I was on a commercial flight one time and experienced a compressor stall(s).

We were landing, an just as we went to reverse thrust, I heard (and felt) a loud BANG, then about a half second later, another BANG.

As we were leaving the plane, the first officer was standing at the cockpit, bidding everyone a farewell. I asked him what the bangs were. He said, "compressor stall. Kinda' gets your attention, doesn't it?

I think the captain made him stand there and answer all the questions, since the F.O. was the one who caused them.

Doug, This is hard to accept, but accept it you must. Air IS a fluid. NASA has entire super computer farms for running fluid dynamic computations on various shaped objects at various speeds through the atmosphere.

Yes, cavitation is just a low pressure area in a flow. In liquid that pressure can drop to the point that gas bubbles form and then collapse and then doing all kids of nasty things.

Jim

On Feb 22, 1:06 pm, "Six_O'Clock_High" > could happen in a gas. So using the term `fluid' probably isn't

Yup, air is a fluid but not a liquid. When we talk of cavitation we're generally thinking liquids. In air, the failure to smoothly follow the low-pressure side of a compressor blade or propeller blade or wing or any other airfoil is called stall. Liquids are not compressible. Air is, and so its density can vary. A liquid can be gasified if we remove enough pressure from it, while air just gets less dense when we reduce its pressure.
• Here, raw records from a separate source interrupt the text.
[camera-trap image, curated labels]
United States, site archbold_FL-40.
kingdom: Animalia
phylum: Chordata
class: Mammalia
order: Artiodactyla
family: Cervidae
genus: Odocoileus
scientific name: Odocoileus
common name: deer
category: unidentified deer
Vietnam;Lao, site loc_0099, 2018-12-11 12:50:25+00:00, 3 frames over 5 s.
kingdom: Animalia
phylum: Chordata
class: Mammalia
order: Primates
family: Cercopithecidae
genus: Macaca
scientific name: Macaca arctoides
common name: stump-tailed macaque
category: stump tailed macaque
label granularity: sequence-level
When I owned a boat, I could see a steady stream of tiny bubbles behind the prop while cruising. It wasn't exhaust; this was a straight-shaft inboard with transom exhausts. The bubbles were vaporized water coming off the front of the prop blades and would disappear as the pressure recovered and turned them back to liquid. Air doesn't behave that way over the low-pressure surface; it gets turbulent at high AOA and its pressure will actually increase, not decrease, and thrust or lift is lost.

Dan

And of course its all so very old anyway. They used to call it Earth, Water, Air and Fire.